Революция ждала от нескольких затёртых толпою думцев, чтоб они осуществили власть. Какую там власть!… Думский Комитет оказался не только не власть, но не имел сил удержать за собой даже просторный кабинет Родзянки. Родзянко хотел за помещения спорить, но Милюков и иже сразу подались: Дума не должна вступать в конфликт с Советом рабочих депутатов! И вот Комитет перешёл в две крохотные комнатки в конце коридора, против библиотеки, где помещались канцелярии, прежде неизвестные самим думцам.

И тут, в той тесноте, и то лишь в промежутках, когда никто не рвался в дверь и никого не рвали наружу, Милюков и компания обсуждали состав нового правительства – то шепчась по углам комнат, по краям стола, то громко в несколько голосов. Нашли время и место! Сколько раз предлагал им Шульгин заранее твёрдо определить и даже опубликовать список «облечённых доверием всего народа» – и всегда отвечали ему, что неудобно и рано.

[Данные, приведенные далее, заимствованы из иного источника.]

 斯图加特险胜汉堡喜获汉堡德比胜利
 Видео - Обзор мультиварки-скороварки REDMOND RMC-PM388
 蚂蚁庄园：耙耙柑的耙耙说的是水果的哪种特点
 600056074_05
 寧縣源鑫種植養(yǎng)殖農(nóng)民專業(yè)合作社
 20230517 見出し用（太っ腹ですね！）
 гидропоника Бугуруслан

А теперь – как бы не слишком поздно.

Милюков был – кандидатура самая несомненная, он уверенно и руководил переговорами, в его руках был и главный список. Твёрдо заходил и Гучков. Хотя и не член 4-й Думы, но всегда такая громкая и воинственная была его позиция, что претендовал на министерство с основанием. С другой стороны, робея перед социалистами, два портфеля – юстиции и труда, уже оказывается уступались Керенскому и Чхеидзе. Да вдохновенный Керенский, бритый как актёр, стал настолько необходимым для всех в эти дни, что без него уже и не мыслили правительства.

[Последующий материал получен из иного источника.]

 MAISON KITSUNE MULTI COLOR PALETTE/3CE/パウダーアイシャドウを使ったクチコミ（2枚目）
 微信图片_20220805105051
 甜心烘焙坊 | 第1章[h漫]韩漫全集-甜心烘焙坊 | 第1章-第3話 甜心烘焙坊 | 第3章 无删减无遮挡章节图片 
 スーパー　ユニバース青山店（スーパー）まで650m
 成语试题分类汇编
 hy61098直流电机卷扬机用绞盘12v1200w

Но дальше начиналось загадочное: какая-то неназванная тайная спайка вступала в переговоры, и всё гуще шептались, – и донеслось до Шульгина, что министром финансов воюющей России станет не ожидаемый Шингарёв, а почему-то – 32-летний надушенный денди Терещенко, очень богатый и прекрасно водящий автомобиль. Шульгин присматривался – и удивлялся. Как старая власть губила себя, цепляясь за Штюрмеров, а ей тыкали вот эти самые люди, – так теперь эти самые люди на первом же шагу топили себя, нагружаясь ничтожествами Терещенкой, Некрасовым. Столетие «освободительного движения» против надоевшей Исторической Власти принимало себе на финише призом – кабинет полуникчемных людей.

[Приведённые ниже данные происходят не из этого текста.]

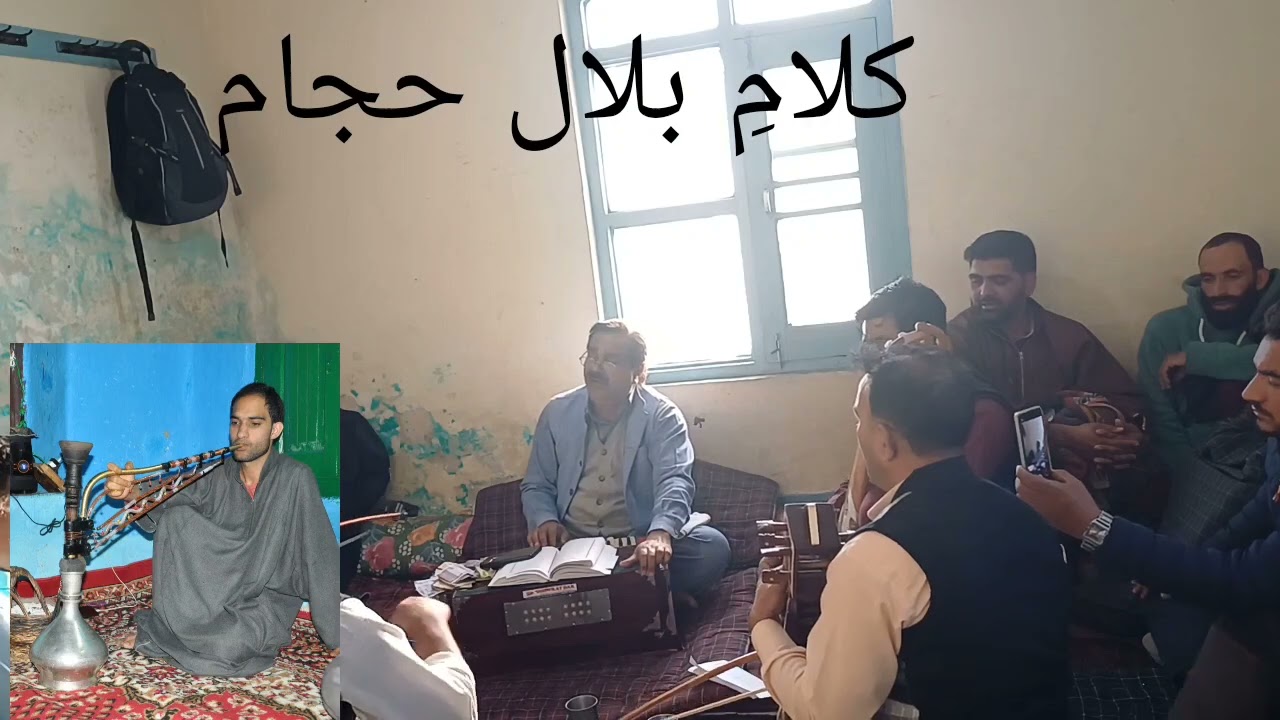 KALAM'E BILAL HAJAM SEAB|JIGRAS MAA CHUM|SINGAR FAROOQ AHMAD GANIE 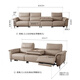 Gujia Home Furnier (Kuka) Moderne elektrische Funktion Sofa Null gegen die Wandtoper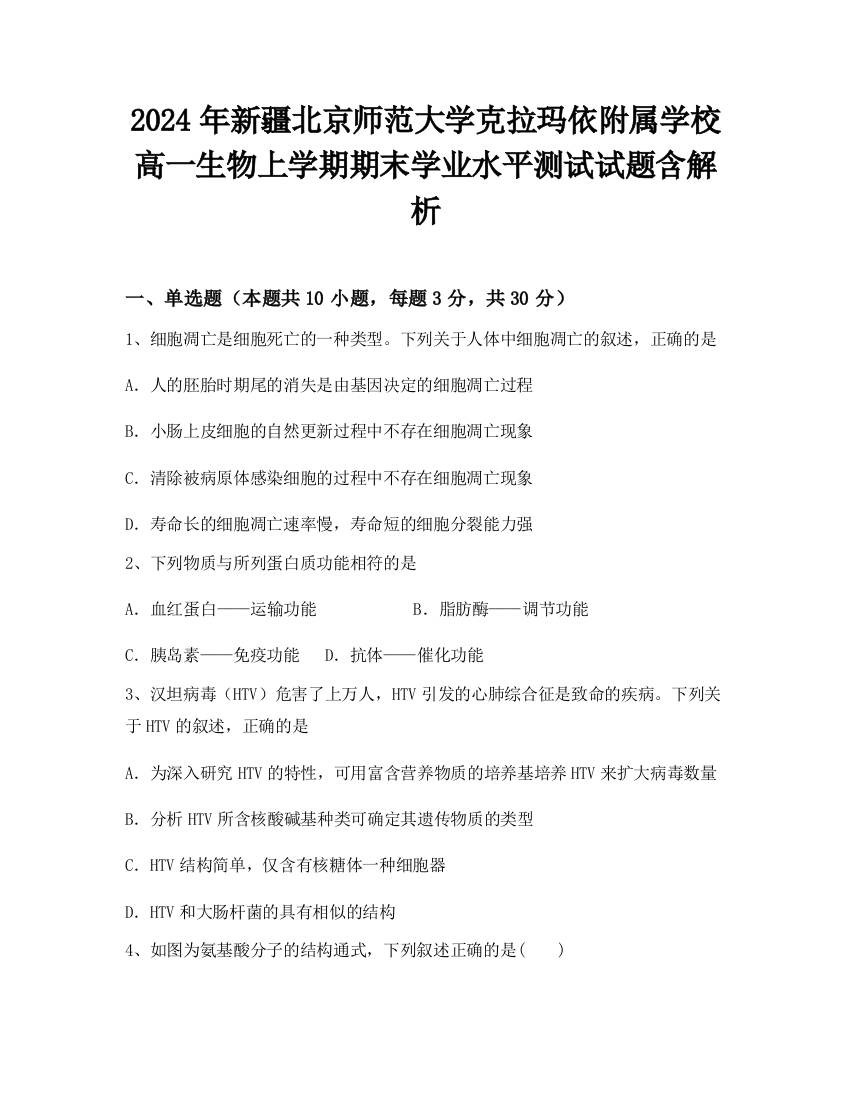 2024年新疆北京师范大学克拉玛依附属学校高一生物上学期期末学业水平测试试题含解析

Всё это неслось куда-то в пропасть…

Шульгину не предлагали никакого портфеля – он был слишком правый для нового правительства, в новой обстановке. Да он и не тянулся за портфелем. Он и не знал такой государственной области, в которой мог бы руководить. Ни одно министерство ему и не подходило. По характеру он любил не материальную власть, но духовный авангардизм.

С его постоянной живостью и остротою он был во-первых оратор. Может быть – писатель. Не работник политики, но – артист её.

И сейчас, когда всё начало падать в пропасть, и отемнилась, и защемилась душа его, и может быть надо было готовиться к смерти, – Шульгин жаждал лишь проявить себя в некоем подвиге.

Артистичном. Аристократичном.

279

Родзянко стал не только внешне каменным изваянием, но он уже и на самом деле каменел. Каменел от непрерывного глашательства речей. Каменел от скорбных дум. От несочувствия вокруг себя членов Комитета и что лишили они его права действовать. Все вместе они восстали против его поездки – и он не мог разорвать этого кольца. И из его огромного тела утекала решимость.

Не так было обидно, когда не пускал этот собачий совет депутатов. Обидно, что не пускали – свои же.

Бывало, с высоты трибуны озирал он депутатов Думы – как своих защищаемых, подопечных, едва ли не как своих сыновей.

А они – вот…

Если он поедет – то будет премьером. Для того и не пускали, чтоб его обойти. И выставляли предлог, что Родзянку – «не позволят левые».

Они второй день готовили самочинное правительство – без Председателя.

Он столько лет грудью защищал их свободу слова. Он сегодня ночью спас их всех от карательных войск. А они его – не пускали. Интриговали…

Уже всё было подготовлено! – историческая встреча! И не состаивалась!…

Из Дна от Воейкова пришла телеграмма, что, не дождавшись там, Государь приглашает Родзянко во Псков.

А от Бубликова всё звонили: поезд на Виндавском под парами, когда же поедут?

Лишали себя и лишали всех последней единственной возможности мирного посредничества.

Догадка страшная: да нужно ли им мирное посредничество? Да нужен ли им мирный выход?